A decade before Our Lady of Lourdes established its credit union, Holy Rosary Parish in the old Northeast area of Kansas City founded Holy Rosary Credit Union. Dubbed the “melting pot” credit union, its focus was helping the first generation Italian community, which was usually unable to obtain loans through traditional banks. Holy Rosary was founded in the basement of the church and chartered in December 1943. As the original Italian immigrant members achieved higher incomes and wealth, they moved to other neighborhoods, enabling new immigrant groups to settle in the community. Cuban refugees arrived first, followed by Vietnamese, Cambodian and Laotian families who, along with Latino families, now live and work in Holy Rosary’s neighborhood. The credit union operated out of the church basement until 13 years ago when it moved into the former convent.

As members moved to other neighborhoods, they were encouraged to keep their membership at Holy Rosary Credit Union, in fact its motto maintained that “Once a member always a member.” As time went by, it served six more parishes.

In 2011 Holy Rosary Credit Union was awarded a national Catholic Campaign for Human Development grant to expand its services into additional parishes in Kansas City and St. Joseph that could benefit from credit union membership and serve more people. The funds will also be used in part to develop financial education programs for members.

In the last few years, the economic environment nationwide has made it increasingly difficult for small credit unions like United Catholic to continue operating as they had in the past. Small credit unions face the same administrative, technological and developmental costs that larger financial institutions face, but the base over which those expenses can be spread is much smaller.

Small credit unions are also limited in the range of products they are able to offer their members. And when a small credit union experiences losses due to borrowers not repaying their loans, it can deplete capital to a level below state requirements. The state then steps in to take corrective action, which is what was about to happen to United Catholic Credit Union. Its board acted quickly to seek a merger partner: a larger, well financed, faith-based credit union.

Holy Rosary Credit Union, a larger, well financed, faith-based credit union, with about 2,800 members and more than $10 million in assets, was interested.

Both credit unions completed due diligence reviews, the purpose of which was to gather all relevant information about each other so that together they could craft the best possible outcome for the two institutions. A merger proposal was completed and sent to the Missouri Division of Credit Unions, which approved the proposal before forwarding it onto the National Credit Union Administration. Again the proposal was approved. Although a few things still had to be worked out, the merger was effective Feb. 1. Don Good, the former president of United Catholic Credit Union was hired by Holy Rosary, and the board of directors was increased by two members from United Catholic.

Members of United Catholic Credit Union automatically became members of Holy Rosary Feb. 1. The combined credit union now has two branches, one at Holy Rosary and the other at Our Lady of Lourdes, serving more than 4,500 members from 24 parishes and on-book assets of more than $16 million.
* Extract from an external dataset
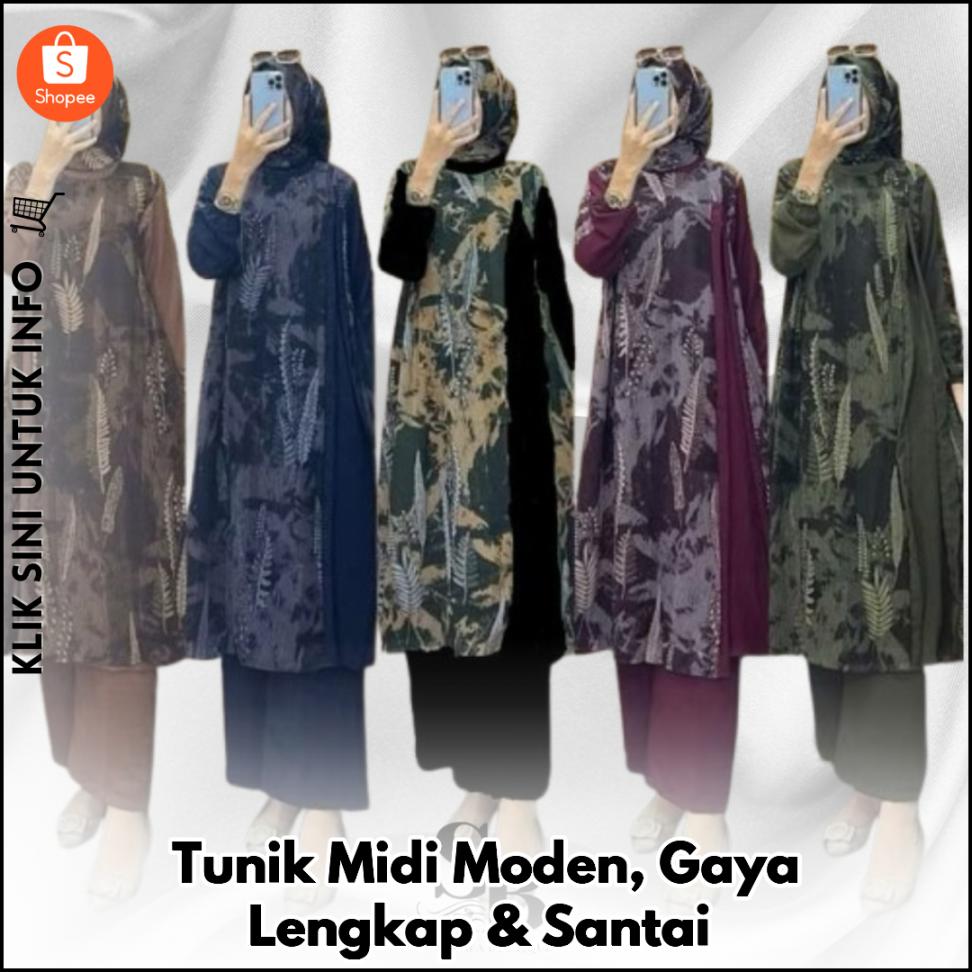 Tunik Midi Moden, Gaya Lengkap & Santai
Holy Rosary offers products and services including checking and savings accounts, term deposits, online banking, first and second mortgages, loans and debit cards, VISA credit cards, free online bill pay, financial education and “fresh start products” to help struggling members get back on their feet and make a fresh start.

Members of both credit unions will benefit from the combined institution. Former United Catholic members will be served by more products and services to meet their needs, increased lending opportunities and a strong evolving credit union. All Holy Rosary members, new and established, will now have access to a larger Catholic credit union, with increased capabilities for future growth.

“Everything we do is directed toward helping people manage their money,” Wight said, “and build their assets. We want our members, both from Holy Rosary and from United Catholic … financially healthy and … their needs met. That’s why we have staff members who speak English, Spanish and Vietnamese. That’s why we have programs of financial education and micro-business start ups. That’s why we offer free checking and the rest. That’s why our web site is in English, Spanish and Vietnamese.”

That’s why the institution is now Holy Rosary, a united Catholic credit union.